[Images for object localization]
- - - -

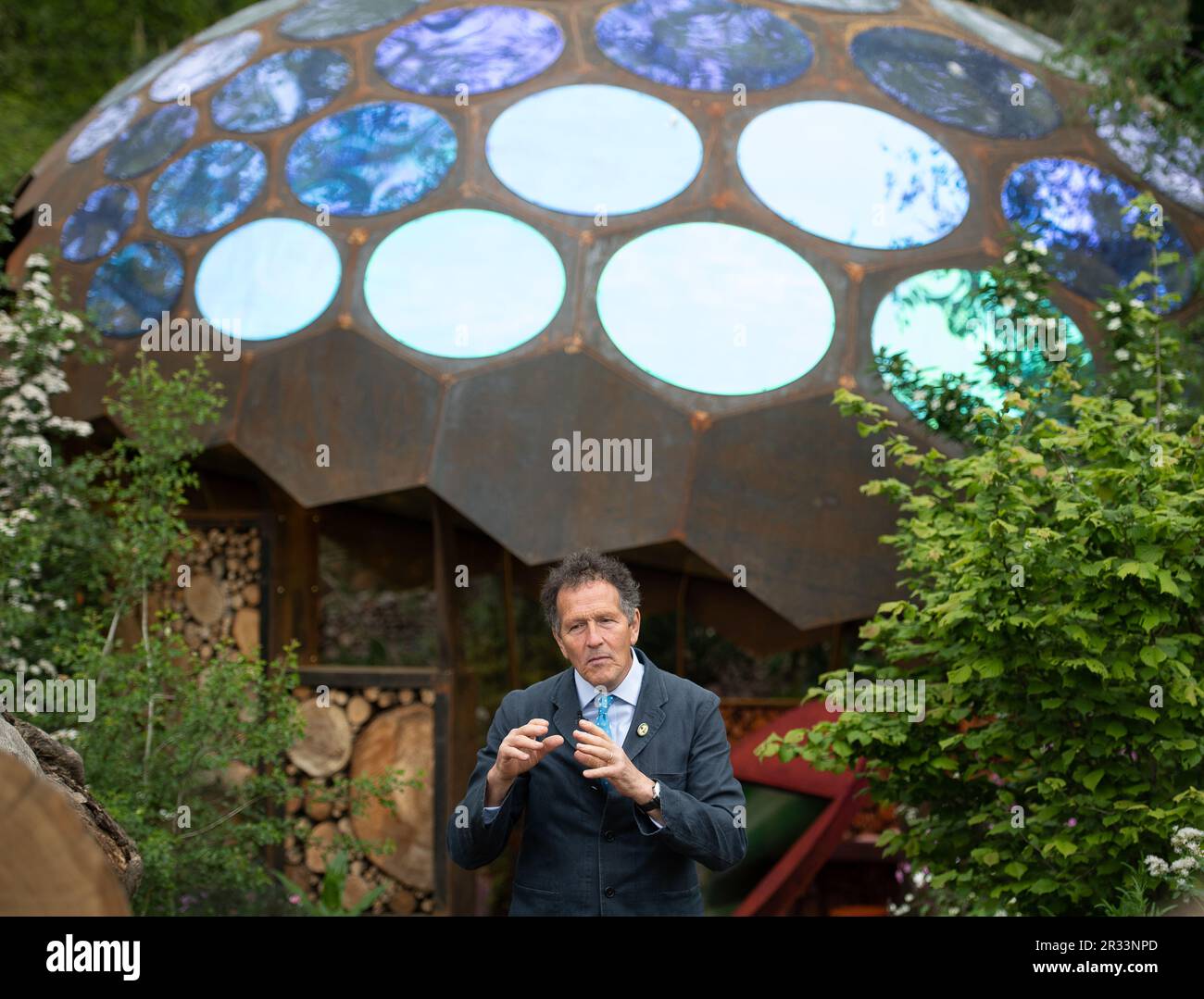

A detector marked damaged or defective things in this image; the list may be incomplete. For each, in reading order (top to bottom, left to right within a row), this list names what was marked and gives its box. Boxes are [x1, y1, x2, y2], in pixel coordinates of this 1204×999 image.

rusted corten steel [6, 0, 1193, 637]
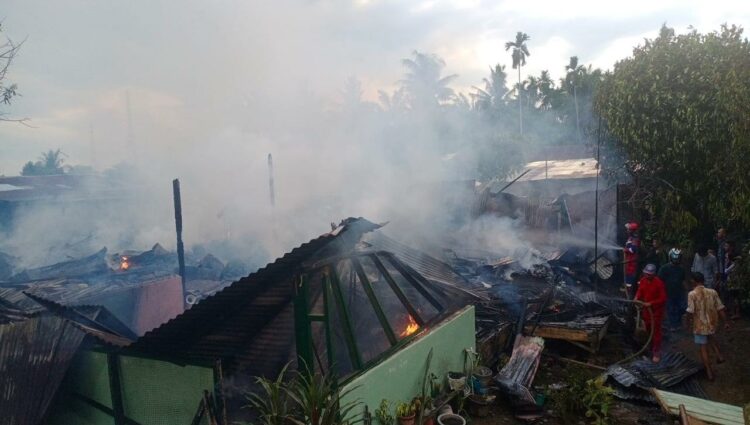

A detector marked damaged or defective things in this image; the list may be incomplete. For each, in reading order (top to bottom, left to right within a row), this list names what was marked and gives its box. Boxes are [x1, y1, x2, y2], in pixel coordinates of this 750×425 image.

rusted metal roof sheet [126, 217, 382, 370]
burned house [39, 219, 476, 424]
charred wood debris [0, 229, 708, 418]
broken window frame [296, 252, 452, 380]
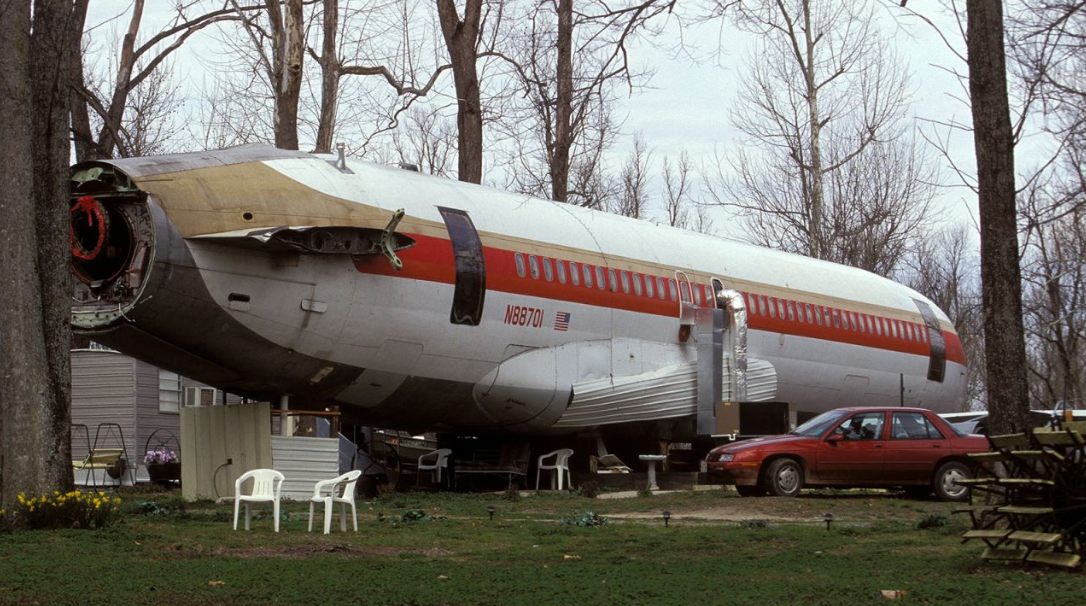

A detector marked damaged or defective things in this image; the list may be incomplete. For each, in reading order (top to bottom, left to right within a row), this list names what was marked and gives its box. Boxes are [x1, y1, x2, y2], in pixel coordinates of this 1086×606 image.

damaged nose section [68, 163, 155, 330]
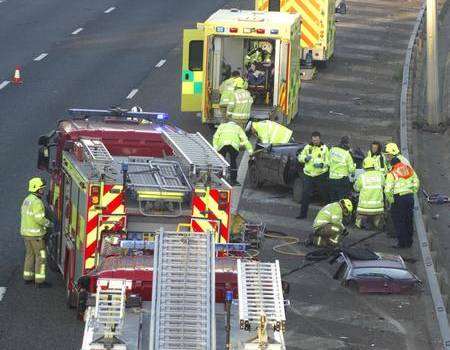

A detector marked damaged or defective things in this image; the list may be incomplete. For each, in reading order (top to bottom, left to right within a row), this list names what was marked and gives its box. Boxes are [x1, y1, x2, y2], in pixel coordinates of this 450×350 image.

crashed dark car [330, 252, 422, 292]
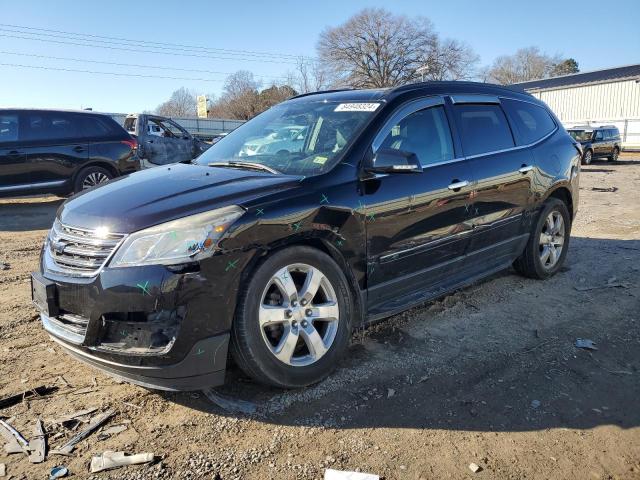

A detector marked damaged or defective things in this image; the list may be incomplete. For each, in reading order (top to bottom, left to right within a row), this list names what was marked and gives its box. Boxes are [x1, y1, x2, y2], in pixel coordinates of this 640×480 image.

damaged vehicle [122, 114, 208, 169]
damaged vehicle [30, 82, 580, 390]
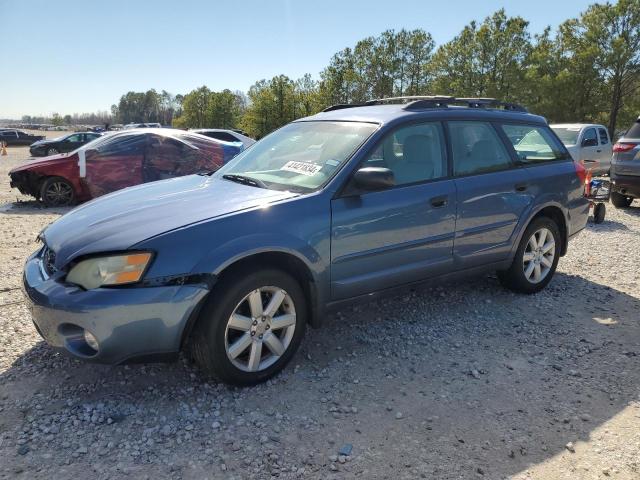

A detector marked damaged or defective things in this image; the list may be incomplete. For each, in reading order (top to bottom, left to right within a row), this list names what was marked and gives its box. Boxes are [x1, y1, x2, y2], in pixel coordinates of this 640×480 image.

damaged red car [7, 129, 242, 206]
crushed car hood [43, 174, 298, 268]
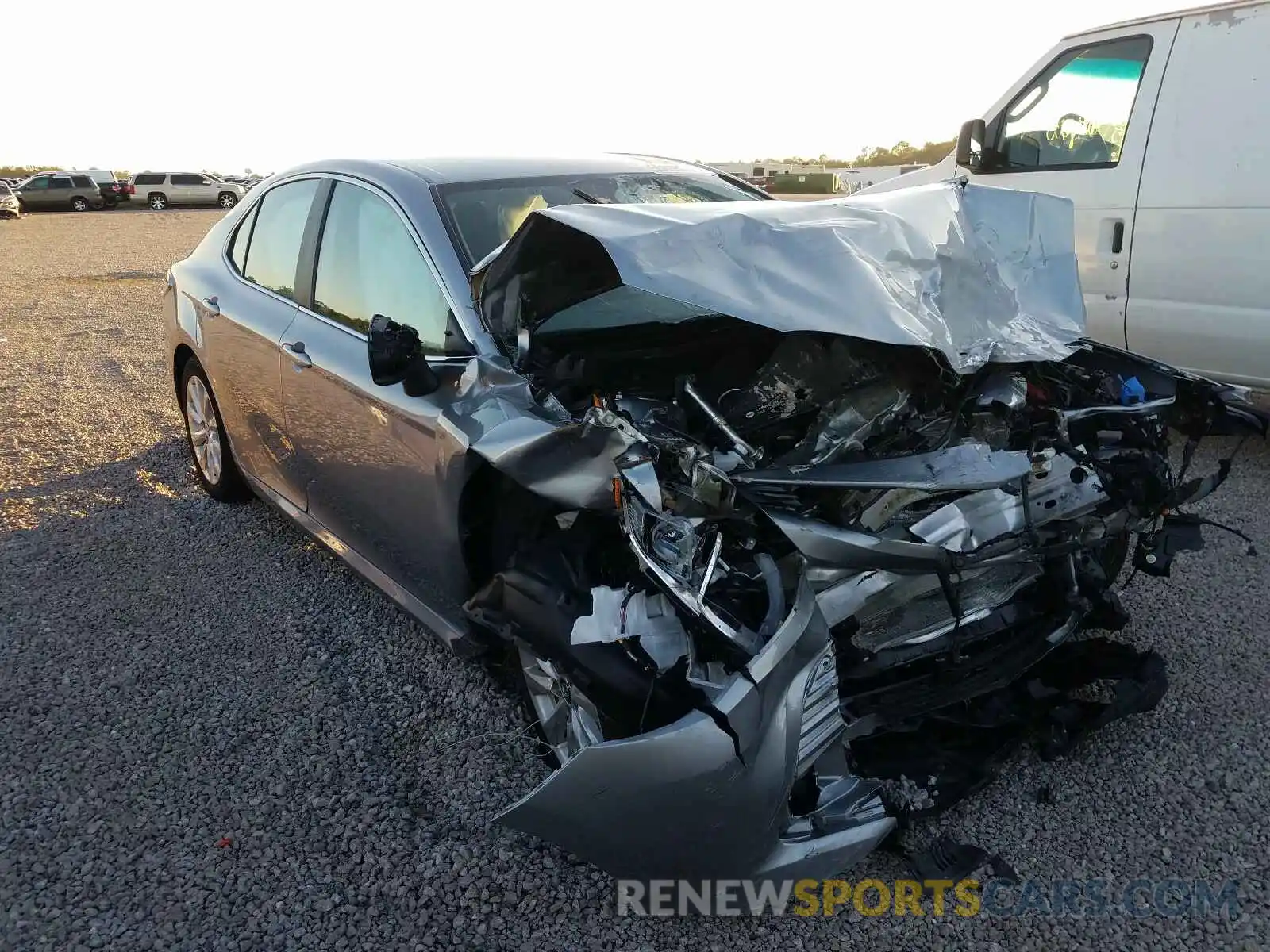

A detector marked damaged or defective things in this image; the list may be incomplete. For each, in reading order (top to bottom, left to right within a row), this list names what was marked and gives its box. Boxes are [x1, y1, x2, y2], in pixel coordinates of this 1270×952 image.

crumpled hood [483, 180, 1086, 374]
torn metal [444, 184, 1257, 882]
crushed front end [454, 182, 1257, 882]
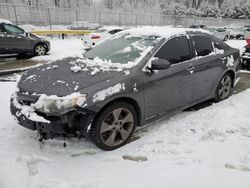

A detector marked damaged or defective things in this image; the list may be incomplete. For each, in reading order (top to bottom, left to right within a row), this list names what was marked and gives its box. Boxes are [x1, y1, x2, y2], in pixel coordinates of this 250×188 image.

damaged front bumper [10, 92, 95, 140]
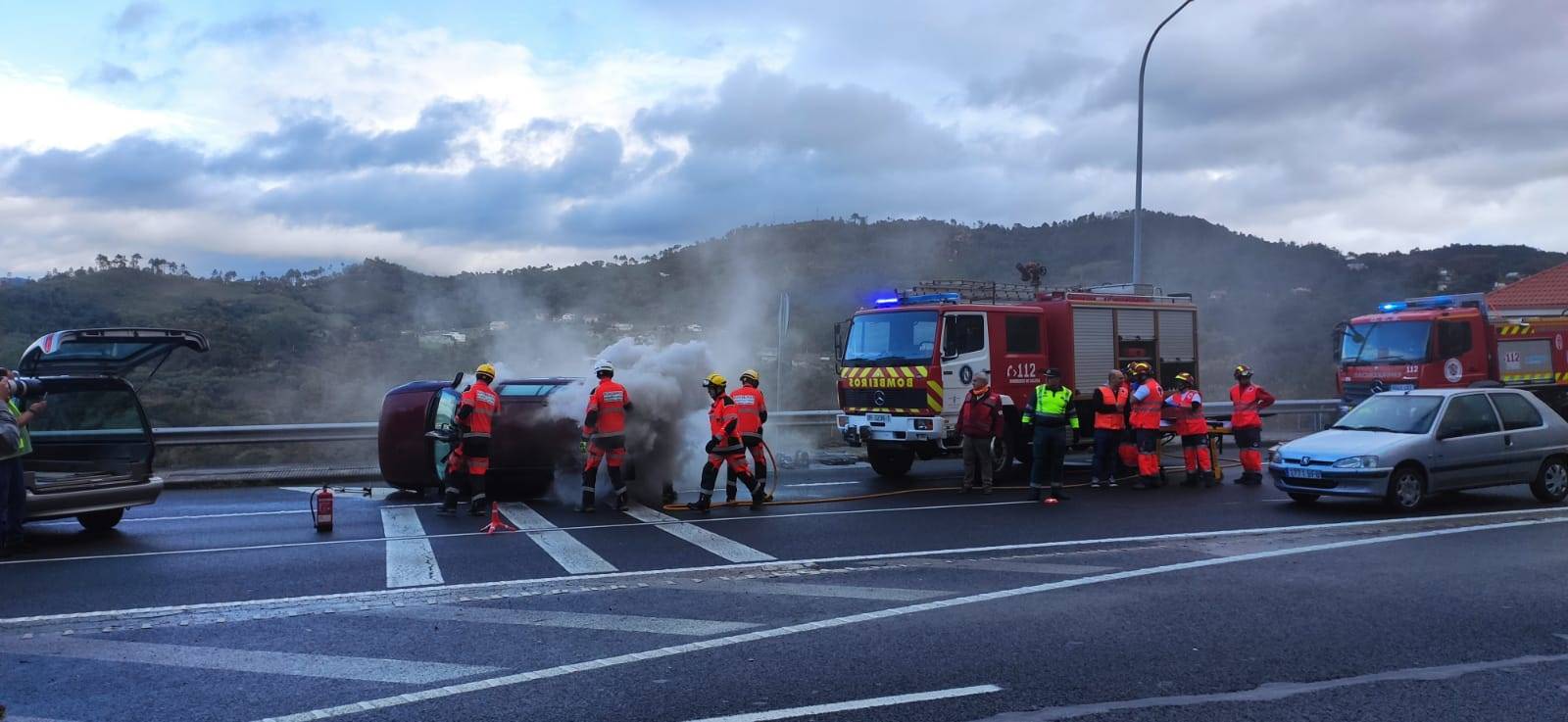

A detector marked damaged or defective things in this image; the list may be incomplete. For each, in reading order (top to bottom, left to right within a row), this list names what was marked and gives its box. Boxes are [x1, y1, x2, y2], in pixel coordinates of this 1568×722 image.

overturned red car [376, 377, 586, 495]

- - - -

YOUR OBJECTIVE =>
With the pictures omitted, print each line of the data above precisely as given.

RESPONSE =>
A detector marked damaged or defective things in this image; the list may be incomplete. For each, in reading order (top to bottom, left to right within a row), this list names what was marked and gives its box. Boxes are [x1, y1, x2, y2], in pixel coordinates of this 1204×999 image.

rusted corten steel [6, 0, 1193, 637]

A detector marked damaged or defective things in this image; the list may be incomplete. For each, in reading order (top to bottom, left to right within a row), this list names what was marked and gives its box. Boxes are [x1, y1, x2, y2], in pixel coordinates of this 750×425 image.

rusted metal roof sheet [126, 217, 382, 370]
burned house [39, 219, 476, 424]
charred wood debris [0, 229, 708, 418]
broken window frame [296, 252, 452, 380]

A detector marked damaged or defective things in this image; the list may be incomplete. For each, in reading order (top to bottom, left to right within a row), this list names what was marked and gives its box. Boxes are [x1, y1, x2, y2], in pixel coordinates of this 1086×606 image.

damaged nose section [68, 163, 155, 330]

A detector marked damaged or defective things in this image; the list may be incomplete. For each, in reading order (top to bottom, left to right within a row), this list names what was marked and gives its box. Boxes are [x1, y1, x2, y2], in pixel coordinates of this 450×350 image.

crashed dark car [330, 252, 422, 292]

A detector marked damaged or defective things in this image; the list may be incomplete. For each, in reading order (top to bottom, left to right within a row), this list names what was marked and gives its box. Boxes are [x1, y1, x2, y2], in pixel coordinates of this 640×480 image.

damaged vehicle [122, 114, 208, 169]
damaged vehicle [30, 82, 580, 390]

A detector marked damaged or defective things in this image; the list may be incomplete. For each, in reading order (top to bottom, left to right within a row), this list names what was marked and gives its box. Boxes are [x1, y1, x2, y2], in pixel coordinates of this 640×480 image.

damaged red car [7, 129, 242, 206]
crushed car hood [43, 174, 298, 268]

A detector marked damaged or defective things in this image; the list may be incomplete. For each, in reading order (top to bottom, left to right within a row), this list names what was marked and gives its box. Boxes are [x1, y1, x2, y2], in pixel coordinates of this 1270×952 image.

crumpled hood [483, 180, 1086, 374]
torn metal [444, 184, 1257, 882]
crushed front end [454, 182, 1257, 882]

A detector marked damaged or defective things in this image; the list may be incomplete. For each, in reading order (top to bottom, left to right within a row), this list names what was marked and gives its box. Boxes are [x1, y1, x2, y2], in pixel coordinates of this 250×188 image.

damaged front bumper [10, 92, 95, 140]

A detector marked damaged or defective things in this image; the list may be incomplete. For each, in reading order (top to bottom, left to right within a row), this list names what was marked and gives its box. Boxes are [x1, y1, x2, y2], in pixel coordinates of this 1568×722 image.

overturned red car [376, 377, 586, 495]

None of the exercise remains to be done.